== Activity A ==
Reproduce the appeal excerpt starting with "Appellant was charged" and going on through "of appellant’s statement?", renaming "aggravated robbery" as "armed robbery" wherever it occurs.
== Activity B ==
Summarize the appeal excerpt in two sentences.

The interviewing officers confronted appellant with evidence that the complainant had stab wounds. Appellant denied having stabbed the complainant. The officers also told appellant they had interviewed witnesses and watched a surveillance tape from the nearby convenience store and as a result they did not believe he was telling the whole truth. Despite the officers’ questions, appellant did not change his original story, insisting he had not stabbed the complainant.
Appellant was charged with aggravated robbery and a jury found him guilty. The trial court assessed appellant’s punishment at forty-five years’ confinement. Appellant timely filed this appeal.
Discussion
I. Did the Trial Court err by failing to include an instruction on the voluntariness of appellant’s statement?
Appellant contends the trial court should have included an instruction in the jury charge asking the jurors to determine whether they believed his videotaped statement had been given voluntarily.
A. Applicable Law
When the evidence raises an issue of the voluntariness of a defendant’s statement under article 38.22 of the Code of Criminal Procedure, the trial judge must give a general voluntariness instruction under sections 6 and 7 of that article because it is the “law applicable to the case.” Oursbourn v. State, 259 S.W.3d 159, 165 (Tex. Crim. App. 2008). A question of voluntariness is raised when it is litigated in some manner at trial. Id. at 176. When the defendant does not request this statutorily mandated instruction, the trial court’s failure to include it is reviewed only for egregious harm. Id. at 165.
Under article 38.21, “[a] statement of an accused may be used in evidence against him if it appears that the same was freely and voluntarily made without compulsion or persuasion[.]” Code Crim. Proc. Ann. art. 38.21 (Vernon 2005). A defendant may claim that his statement was not freely and voluntarily made and thus may not be used as evidence against him, under several different theories: (1) article 38.22 section 6, general voluntariness; (2) Miranda v. Arizona, 384 U.S. 436, 86 S. Ct. 1602, 16 L. Ed. 2d 694 (1966), as expanded in article 38.22, sections 2 and 3 (the Texas Confession statute); or (3) the Due Process Clause. Oursbourn, 259 S.W.3d at 169. It may be involuntary under one, two, or all three theories. Id. The theory of involuntariness determines whether and what type of an instruction may be appropriate. Id.
B. Analysis
Appellant contends the general voluntariness instruction under article 38.22 section 6 is the only instruction applicable to this case. Thus, we must first determine whether the issue of voluntariness was raised under the general voluntariness standard of article 38.22 section 6. If voluntariness was raised, we must decide whether the failure to include the jury instruction amounted to egregious harm. Almanza v. State, 686 S.W.2d 157, 171 (Tex. Crim. App. 1984).
1. Article 38.22 section 6—General Voluntariness—Instructions
Article 38.22 section 6 of the Code of Criminal Procedure governs the admissibility of an accused’s custodial and non-custodial statements, and provides that only voluntary statements may be admitted in court. Code Crim. Proc. Ann. art. 38.22 § 6 (Vernon 2005); see Oursbourn, 259 S.W.3d at 171. A claim under section 6 that an accused’s statement was made involuntarily may include situations involving police overreaching, youth, intoxication, illness or medication, mental incapacitation, or other disabilities.

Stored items
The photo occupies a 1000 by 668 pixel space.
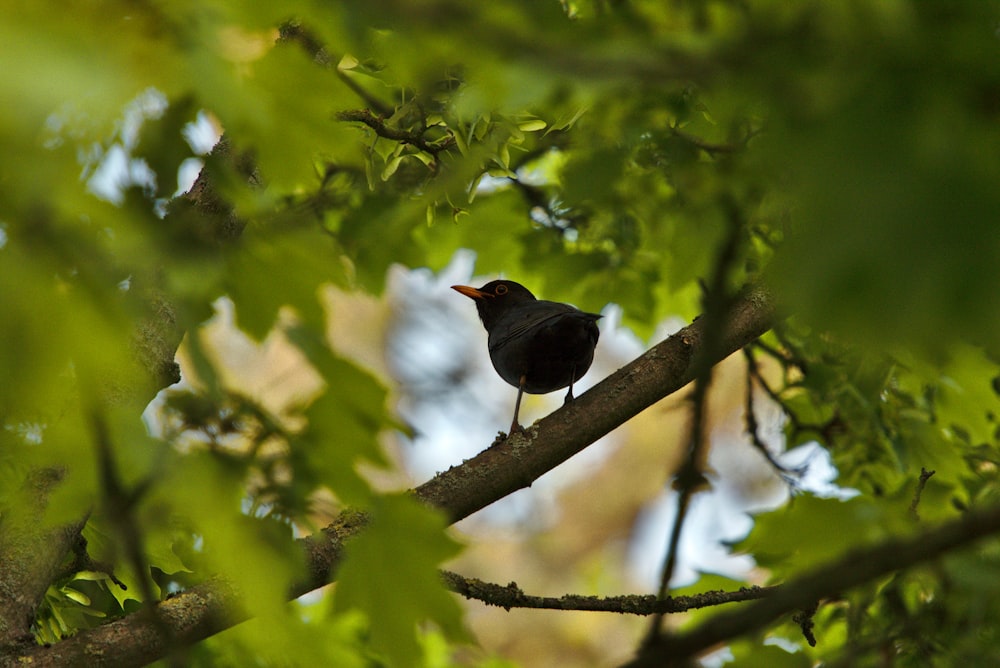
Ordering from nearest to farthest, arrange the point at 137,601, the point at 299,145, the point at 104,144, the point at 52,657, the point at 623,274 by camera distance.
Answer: the point at 104,144
the point at 299,145
the point at 52,657
the point at 137,601
the point at 623,274

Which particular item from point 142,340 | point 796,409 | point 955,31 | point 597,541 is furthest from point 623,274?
point 597,541

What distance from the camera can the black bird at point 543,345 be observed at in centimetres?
436

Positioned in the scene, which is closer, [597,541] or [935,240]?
[935,240]

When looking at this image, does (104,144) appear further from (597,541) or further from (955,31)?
(597,541)

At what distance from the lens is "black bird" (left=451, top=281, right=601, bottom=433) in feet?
14.3

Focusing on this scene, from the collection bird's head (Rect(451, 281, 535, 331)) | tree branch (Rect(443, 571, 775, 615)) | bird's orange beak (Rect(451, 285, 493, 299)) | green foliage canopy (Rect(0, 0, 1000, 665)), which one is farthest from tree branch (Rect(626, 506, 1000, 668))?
bird's orange beak (Rect(451, 285, 493, 299))

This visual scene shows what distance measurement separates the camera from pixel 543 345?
14.7 feet

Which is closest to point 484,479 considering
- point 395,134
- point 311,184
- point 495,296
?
point 395,134

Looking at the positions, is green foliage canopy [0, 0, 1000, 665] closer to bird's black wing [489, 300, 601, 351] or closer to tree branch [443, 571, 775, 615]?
tree branch [443, 571, 775, 615]

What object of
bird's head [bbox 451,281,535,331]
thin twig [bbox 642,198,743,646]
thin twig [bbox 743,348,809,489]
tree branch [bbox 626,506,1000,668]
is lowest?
tree branch [bbox 626,506,1000,668]

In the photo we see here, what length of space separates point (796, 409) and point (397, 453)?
12823 mm

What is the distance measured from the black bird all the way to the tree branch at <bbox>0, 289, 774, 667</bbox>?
90cm

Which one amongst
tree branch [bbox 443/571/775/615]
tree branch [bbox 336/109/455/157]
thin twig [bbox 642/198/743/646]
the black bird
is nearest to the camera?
thin twig [bbox 642/198/743/646]

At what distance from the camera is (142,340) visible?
2.54 meters
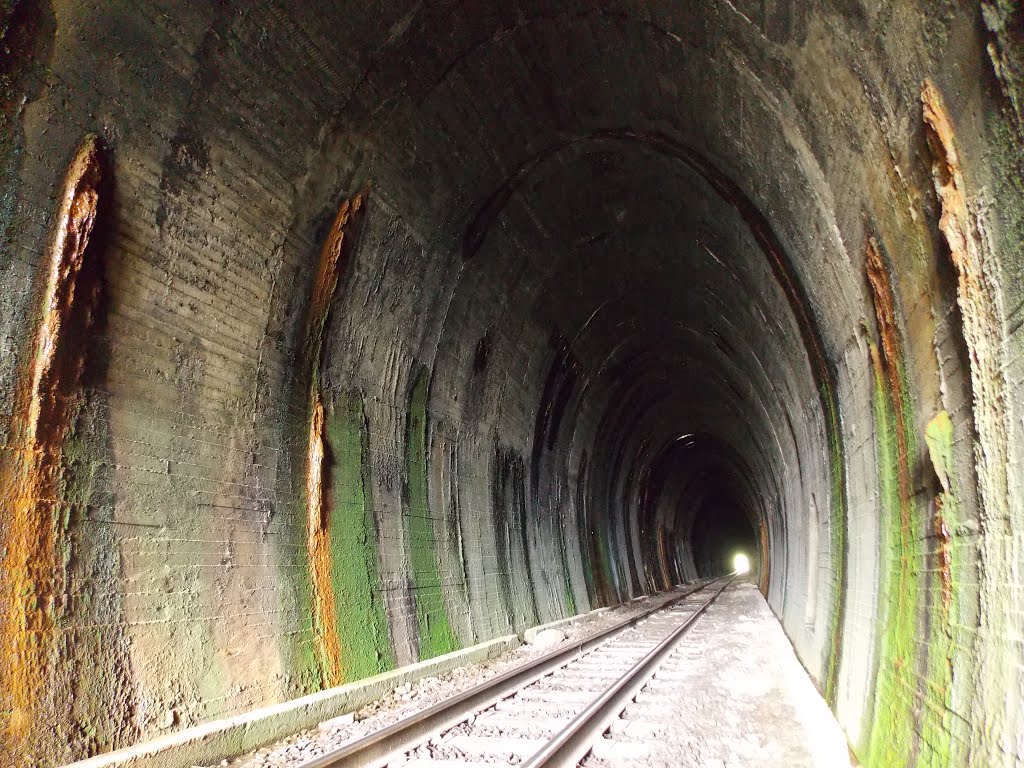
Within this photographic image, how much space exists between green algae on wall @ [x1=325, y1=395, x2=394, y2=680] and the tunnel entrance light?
5187 cm

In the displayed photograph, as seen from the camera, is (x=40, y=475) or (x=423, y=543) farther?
(x=423, y=543)

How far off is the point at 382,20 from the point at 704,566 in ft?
147

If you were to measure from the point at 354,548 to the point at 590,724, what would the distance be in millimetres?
3223

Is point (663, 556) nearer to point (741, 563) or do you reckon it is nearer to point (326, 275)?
point (326, 275)

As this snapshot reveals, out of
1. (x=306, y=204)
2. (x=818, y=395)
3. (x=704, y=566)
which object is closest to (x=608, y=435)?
(x=818, y=395)

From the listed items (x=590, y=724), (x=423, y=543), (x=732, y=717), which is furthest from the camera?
(x=423, y=543)

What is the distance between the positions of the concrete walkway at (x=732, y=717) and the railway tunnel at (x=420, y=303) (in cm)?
36

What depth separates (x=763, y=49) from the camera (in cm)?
490

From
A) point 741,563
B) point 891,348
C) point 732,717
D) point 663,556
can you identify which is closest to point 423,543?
point 732,717

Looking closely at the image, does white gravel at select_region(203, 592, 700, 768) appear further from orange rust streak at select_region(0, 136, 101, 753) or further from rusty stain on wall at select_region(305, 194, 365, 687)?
orange rust streak at select_region(0, 136, 101, 753)

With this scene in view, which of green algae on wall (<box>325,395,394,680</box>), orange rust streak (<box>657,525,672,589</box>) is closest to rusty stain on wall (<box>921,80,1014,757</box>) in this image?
green algae on wall (<box>325,395,394,680</box>)

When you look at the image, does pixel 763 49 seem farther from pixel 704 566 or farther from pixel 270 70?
pixel 704 566

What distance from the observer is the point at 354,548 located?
297 inches

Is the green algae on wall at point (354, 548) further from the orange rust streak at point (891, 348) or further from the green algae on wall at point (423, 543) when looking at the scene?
the orange rust streak at point (891, 348)
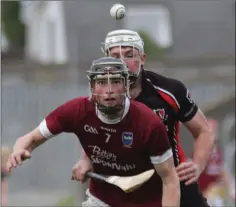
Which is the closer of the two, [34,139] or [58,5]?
[34,139]

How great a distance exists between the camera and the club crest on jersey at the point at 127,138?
4941 mm

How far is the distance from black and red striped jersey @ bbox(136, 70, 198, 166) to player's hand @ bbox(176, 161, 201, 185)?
229 mm

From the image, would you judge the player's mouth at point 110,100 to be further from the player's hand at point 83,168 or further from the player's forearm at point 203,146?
the player's forearm at point 203,146

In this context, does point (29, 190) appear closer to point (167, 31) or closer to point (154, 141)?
point (154, 141)

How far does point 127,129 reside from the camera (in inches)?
195

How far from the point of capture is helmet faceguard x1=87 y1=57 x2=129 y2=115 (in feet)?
15.8

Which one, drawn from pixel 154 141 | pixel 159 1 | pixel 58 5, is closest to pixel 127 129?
pixel 154 141

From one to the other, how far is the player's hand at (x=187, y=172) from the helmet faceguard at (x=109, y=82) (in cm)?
66

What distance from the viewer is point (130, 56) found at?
17.9ft

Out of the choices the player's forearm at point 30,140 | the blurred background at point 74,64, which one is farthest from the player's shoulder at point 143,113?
the blurred background at point 74,64

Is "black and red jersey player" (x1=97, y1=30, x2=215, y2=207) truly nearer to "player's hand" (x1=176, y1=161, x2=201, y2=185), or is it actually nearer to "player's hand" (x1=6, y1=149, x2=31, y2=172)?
"player's hand" (x1=176, y1=161, x2=201, y2=185)

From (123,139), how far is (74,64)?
14.2 m

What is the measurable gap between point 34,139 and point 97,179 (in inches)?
19.9

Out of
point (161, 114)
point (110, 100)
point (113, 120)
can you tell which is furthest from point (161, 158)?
point (161, 114)
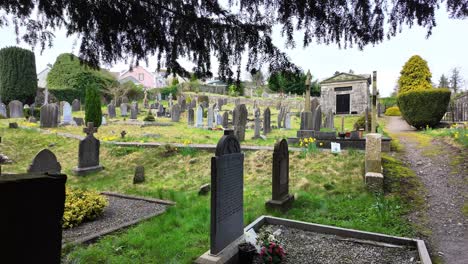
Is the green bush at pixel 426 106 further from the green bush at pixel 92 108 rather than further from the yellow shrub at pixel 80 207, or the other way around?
the green bush at pixel 92 108

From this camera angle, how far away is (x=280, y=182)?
640 centimetres

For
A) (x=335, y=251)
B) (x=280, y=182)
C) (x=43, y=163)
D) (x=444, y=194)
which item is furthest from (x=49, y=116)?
(x=444, y=194)

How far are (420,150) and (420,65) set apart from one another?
16.4 m

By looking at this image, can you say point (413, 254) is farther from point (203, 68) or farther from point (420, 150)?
point (420, 150)

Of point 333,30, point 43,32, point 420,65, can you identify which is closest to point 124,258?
point 43,32

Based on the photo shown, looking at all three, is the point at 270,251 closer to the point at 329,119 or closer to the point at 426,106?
the point at 329,119

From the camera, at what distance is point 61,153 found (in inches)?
495

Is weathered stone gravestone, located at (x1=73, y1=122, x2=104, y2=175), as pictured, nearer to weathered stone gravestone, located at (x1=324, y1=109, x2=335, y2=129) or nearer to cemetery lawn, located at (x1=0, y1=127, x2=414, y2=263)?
cemetery lawn, located at (x1=0, y1=127, x2=414, y2=263)

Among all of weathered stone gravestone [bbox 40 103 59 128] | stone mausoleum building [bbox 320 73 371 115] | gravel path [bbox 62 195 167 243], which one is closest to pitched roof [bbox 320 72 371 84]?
stone mausoleum building [bbox 320 73 371 115]

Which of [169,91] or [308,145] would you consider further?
[169,91]

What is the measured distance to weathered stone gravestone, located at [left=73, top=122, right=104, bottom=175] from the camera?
32.1 ft

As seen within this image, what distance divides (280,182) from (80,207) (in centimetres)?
383

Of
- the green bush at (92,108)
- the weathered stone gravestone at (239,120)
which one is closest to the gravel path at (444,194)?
the weathered stone gravestone at (239,120)

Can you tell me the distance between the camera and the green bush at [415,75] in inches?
938
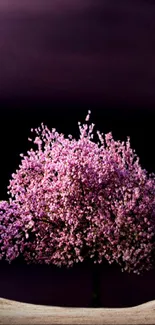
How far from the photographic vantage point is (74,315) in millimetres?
13219

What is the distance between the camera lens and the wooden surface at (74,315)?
492 inches

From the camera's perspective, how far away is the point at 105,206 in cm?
1459

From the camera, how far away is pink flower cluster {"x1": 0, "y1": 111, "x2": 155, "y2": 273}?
Answer: 14.5m

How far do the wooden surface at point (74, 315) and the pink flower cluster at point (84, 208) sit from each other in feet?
2.86

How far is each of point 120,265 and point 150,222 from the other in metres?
0.98

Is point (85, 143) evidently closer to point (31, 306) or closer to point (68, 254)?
point (68, 254)

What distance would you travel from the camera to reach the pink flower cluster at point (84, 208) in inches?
569

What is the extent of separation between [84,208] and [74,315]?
7.46 feet

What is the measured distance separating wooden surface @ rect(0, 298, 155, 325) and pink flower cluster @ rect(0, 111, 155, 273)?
34.3 inches

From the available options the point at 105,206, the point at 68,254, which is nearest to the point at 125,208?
the point at 105,206

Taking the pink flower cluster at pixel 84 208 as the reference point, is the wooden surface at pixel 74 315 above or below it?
below

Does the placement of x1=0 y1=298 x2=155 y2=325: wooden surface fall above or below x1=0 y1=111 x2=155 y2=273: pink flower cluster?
below

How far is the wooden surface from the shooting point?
1250cm

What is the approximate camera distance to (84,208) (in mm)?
14664
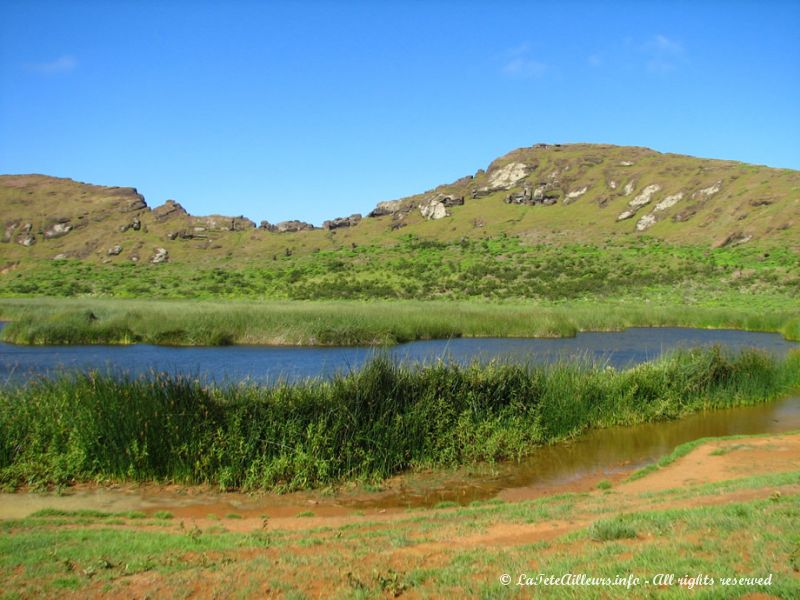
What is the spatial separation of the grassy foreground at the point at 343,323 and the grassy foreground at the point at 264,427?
13035mm

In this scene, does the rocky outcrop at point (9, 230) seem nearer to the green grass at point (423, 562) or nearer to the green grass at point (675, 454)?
the green grass at point (423, 562)

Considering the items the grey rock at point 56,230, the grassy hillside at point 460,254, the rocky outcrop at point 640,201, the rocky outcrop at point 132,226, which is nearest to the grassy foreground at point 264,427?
the grassy hillside at point 460,254

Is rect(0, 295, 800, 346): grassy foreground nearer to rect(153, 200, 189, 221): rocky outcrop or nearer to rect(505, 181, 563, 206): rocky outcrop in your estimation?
rect(505, 181, 563, 206): rocky outcrop

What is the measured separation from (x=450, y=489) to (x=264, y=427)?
3.99 meters

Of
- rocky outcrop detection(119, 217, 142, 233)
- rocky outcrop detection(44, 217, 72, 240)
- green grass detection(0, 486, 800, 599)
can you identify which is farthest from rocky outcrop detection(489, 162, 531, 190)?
green grass detection(0, 486, 800, 599)

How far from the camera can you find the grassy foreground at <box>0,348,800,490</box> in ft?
41.6

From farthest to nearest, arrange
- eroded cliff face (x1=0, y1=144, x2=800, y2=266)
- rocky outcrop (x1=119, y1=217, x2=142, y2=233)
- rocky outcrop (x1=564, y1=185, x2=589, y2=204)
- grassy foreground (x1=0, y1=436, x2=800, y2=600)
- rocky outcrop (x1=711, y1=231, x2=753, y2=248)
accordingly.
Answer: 1. rocky outcrop (x1=564, y1=185, x2=589, y2=204)
2. rocky outcrop (x1=119, y1=217, x2=142, y2=233)
3. eroded cliff face (x1=0, y1=144, x2=800, y2=266)
4. rocky outcrop (x1=711, y1=231, x2=753, y2=248)
5. grassy foreground (x1=0, y1=436, x2=800, y2=600)

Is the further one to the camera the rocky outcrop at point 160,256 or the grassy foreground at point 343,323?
the rocky outcrop at point 160,256

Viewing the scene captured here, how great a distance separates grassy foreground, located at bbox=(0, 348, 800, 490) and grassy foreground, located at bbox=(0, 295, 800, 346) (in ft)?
42.8

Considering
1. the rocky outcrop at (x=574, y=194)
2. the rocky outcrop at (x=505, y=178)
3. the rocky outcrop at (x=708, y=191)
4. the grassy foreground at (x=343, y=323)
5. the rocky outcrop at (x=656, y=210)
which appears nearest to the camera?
the grassy foreground at (x=343, y=323)

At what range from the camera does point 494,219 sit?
11569 centimetres

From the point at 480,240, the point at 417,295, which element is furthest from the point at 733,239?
the point at 417,295

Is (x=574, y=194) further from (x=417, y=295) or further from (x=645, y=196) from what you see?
(x=417, y=295)

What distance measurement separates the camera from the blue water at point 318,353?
24.4 m
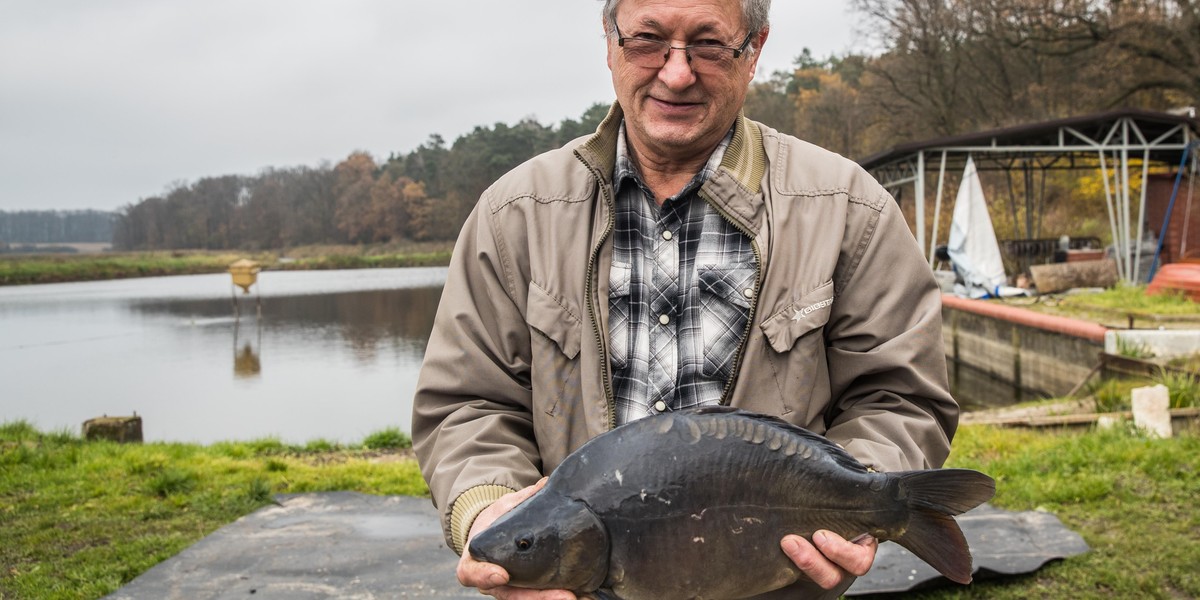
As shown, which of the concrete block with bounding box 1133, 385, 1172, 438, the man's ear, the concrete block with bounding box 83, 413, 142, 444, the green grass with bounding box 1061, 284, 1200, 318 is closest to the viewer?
the man's ear

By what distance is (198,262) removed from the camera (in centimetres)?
7450

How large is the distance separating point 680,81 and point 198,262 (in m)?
79.4

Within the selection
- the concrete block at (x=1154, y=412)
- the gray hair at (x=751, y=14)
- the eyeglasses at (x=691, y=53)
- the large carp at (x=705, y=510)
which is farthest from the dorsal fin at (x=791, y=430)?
the concrete block at (x=1154, y=412)

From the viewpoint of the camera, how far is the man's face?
2105mm

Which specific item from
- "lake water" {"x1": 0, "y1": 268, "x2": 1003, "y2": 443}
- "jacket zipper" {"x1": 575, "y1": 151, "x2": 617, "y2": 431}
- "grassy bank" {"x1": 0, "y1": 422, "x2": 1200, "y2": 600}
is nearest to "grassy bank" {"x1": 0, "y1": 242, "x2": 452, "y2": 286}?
"lake water" {"x1": 0, "y1": 268, "x2": 1003, "y2": 443}

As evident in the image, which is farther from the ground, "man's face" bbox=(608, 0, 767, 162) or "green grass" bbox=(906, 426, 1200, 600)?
"man's face" bbox=(608, 0, 767, 162)

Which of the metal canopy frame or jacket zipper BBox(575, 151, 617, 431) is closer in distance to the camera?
jacket zipper BBox(575, 151, 617, 431)

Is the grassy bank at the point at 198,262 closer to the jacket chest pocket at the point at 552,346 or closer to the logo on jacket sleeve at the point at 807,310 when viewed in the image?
the jacket chest pocket at the point at 552,346

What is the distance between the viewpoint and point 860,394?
2221 mm

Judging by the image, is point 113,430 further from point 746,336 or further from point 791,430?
point 791,430

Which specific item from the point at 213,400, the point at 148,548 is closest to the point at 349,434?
the point at 213,400

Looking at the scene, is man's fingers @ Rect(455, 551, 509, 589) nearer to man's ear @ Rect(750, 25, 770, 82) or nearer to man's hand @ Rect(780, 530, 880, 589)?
man's hand @ Rect(780, 530, 880, 589)

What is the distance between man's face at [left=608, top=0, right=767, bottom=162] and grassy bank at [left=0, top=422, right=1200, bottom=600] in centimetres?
343

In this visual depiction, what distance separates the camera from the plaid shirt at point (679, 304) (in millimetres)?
2197
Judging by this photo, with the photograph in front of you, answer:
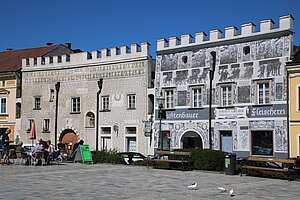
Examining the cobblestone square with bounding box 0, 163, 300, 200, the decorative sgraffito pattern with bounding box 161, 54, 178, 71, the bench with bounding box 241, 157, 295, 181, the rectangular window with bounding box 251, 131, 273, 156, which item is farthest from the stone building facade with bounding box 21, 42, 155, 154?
the cobblestone square with bounding box 0, 163, 300, 200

== Task result A ==
Appellant was charged with armed robbery and a jury found him guilty. The trial court assessed appellant’s punishment at forty-five years’ confinement. Appellant timely filed this appeal.
Discussion
I. Did the Trial Court err by failing to include an instruction on the voluntariness of appellant’s statement?

== Task result B ==
Appellant denied stabbing the complainant during questioning, but a jury found him guilty of aggravated robbery, the trial court assessed forty-five years' confinement, and he timely appealed. He contends the trial court should have included a jury instruction on the voluntariness of his videotaped statement, so the court must determine whether voluntariness was raised under article 38.22 section 6 and, if so, whether omitting the instruction amounted to egregious harm.